Bacon was silent. He was still reeling from the effects of the recent chain of events—Elizabeth’s pain and subsequent rage; Vivien’s abrupt disappearance; the scandalized murmurs in the hallways of the institute. He could barely think about what he wanted to do with the rest of his life. Maybe Aydelotte, Von Neumann, and Mr. Bird were right. Maybe the best thing was for him to forget about them before they could forget about him—or hunt him down.
“So … should I be thanking you?” Bacon asked, slightly incredulous.
“Not right now, but someday. It’s a rare opportunity to fight for a good cause. But don’t be sad—I’m afraid you and I have no choice but to remain in contact.”
“What do you mean?” asked Bacon.
“Mr. Bird may be a decent naval attaché, but he isn’t exactly an exemplar of wisdom.”
“You know him?”
“Of course I know him! But that’s not important right now. I’m going to tell you a secret, Bacon, because I trust you. I work for them as well.”
“You?”
“It’s one of my side projects. Perhaps not the most interesting, but one of them. In my house, I keep a small suitcase packed with clothes and, of course, a bulletproof vest. I’m only allowed to bring what’s absolutely essential. When Klara’s not looking, I can usually sneak a good medieval history book in there. Anyway, at any given moment they can summon me, and the flights to London can be very tedious.”
“London!”
“That may be the next place we see each other, Bacon.
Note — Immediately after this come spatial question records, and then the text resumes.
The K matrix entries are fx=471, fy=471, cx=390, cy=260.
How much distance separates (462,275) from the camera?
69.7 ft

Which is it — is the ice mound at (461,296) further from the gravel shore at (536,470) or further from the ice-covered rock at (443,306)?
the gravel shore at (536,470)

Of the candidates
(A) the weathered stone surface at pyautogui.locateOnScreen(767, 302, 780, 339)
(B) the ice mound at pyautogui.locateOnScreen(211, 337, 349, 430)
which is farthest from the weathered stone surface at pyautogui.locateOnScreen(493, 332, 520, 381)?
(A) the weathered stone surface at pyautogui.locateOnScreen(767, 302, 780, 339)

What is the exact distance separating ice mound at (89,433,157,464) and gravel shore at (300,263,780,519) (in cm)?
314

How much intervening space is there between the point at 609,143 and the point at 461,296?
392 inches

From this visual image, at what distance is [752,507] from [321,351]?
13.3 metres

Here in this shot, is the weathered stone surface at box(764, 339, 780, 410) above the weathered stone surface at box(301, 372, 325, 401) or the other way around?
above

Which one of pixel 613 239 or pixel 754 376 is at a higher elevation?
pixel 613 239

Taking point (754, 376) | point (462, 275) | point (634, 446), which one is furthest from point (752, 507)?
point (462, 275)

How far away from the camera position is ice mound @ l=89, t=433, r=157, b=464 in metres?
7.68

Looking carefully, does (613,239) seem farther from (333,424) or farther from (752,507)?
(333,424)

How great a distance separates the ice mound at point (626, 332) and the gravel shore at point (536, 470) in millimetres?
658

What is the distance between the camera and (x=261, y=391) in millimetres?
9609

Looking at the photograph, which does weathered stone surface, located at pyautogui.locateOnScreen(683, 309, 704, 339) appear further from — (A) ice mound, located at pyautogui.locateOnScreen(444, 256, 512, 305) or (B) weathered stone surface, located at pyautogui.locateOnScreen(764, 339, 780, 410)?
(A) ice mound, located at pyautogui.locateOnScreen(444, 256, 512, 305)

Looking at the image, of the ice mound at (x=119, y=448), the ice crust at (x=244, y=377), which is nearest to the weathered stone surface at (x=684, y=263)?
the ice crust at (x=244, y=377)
That’s where you’ll be going. At the very least we can get together for a nice cup of tea.”
“So I’m going to London?”
“You’re quick, Bacon. Yes, you’re going to Europe, under the auspices of the United States Navy. You’ll know war by then. You’ll know the world, and I promise you, you’ll be much happier than you have been here.”
Bacon sat still for a few moments, digesting Von Neumann’s words. He was going to be an agent in the service of the United States in Europe. He repeated this to himself several times over until it finally sank in and he actually believed it.
“The one thing that still troubles me is Professor Gödel,” Bacon suddenly said. It was the only aspect of his conversation with Aydelotte which he hadn’t discussed with Von Neumann. “I think that the incident had a terrible impact on him.”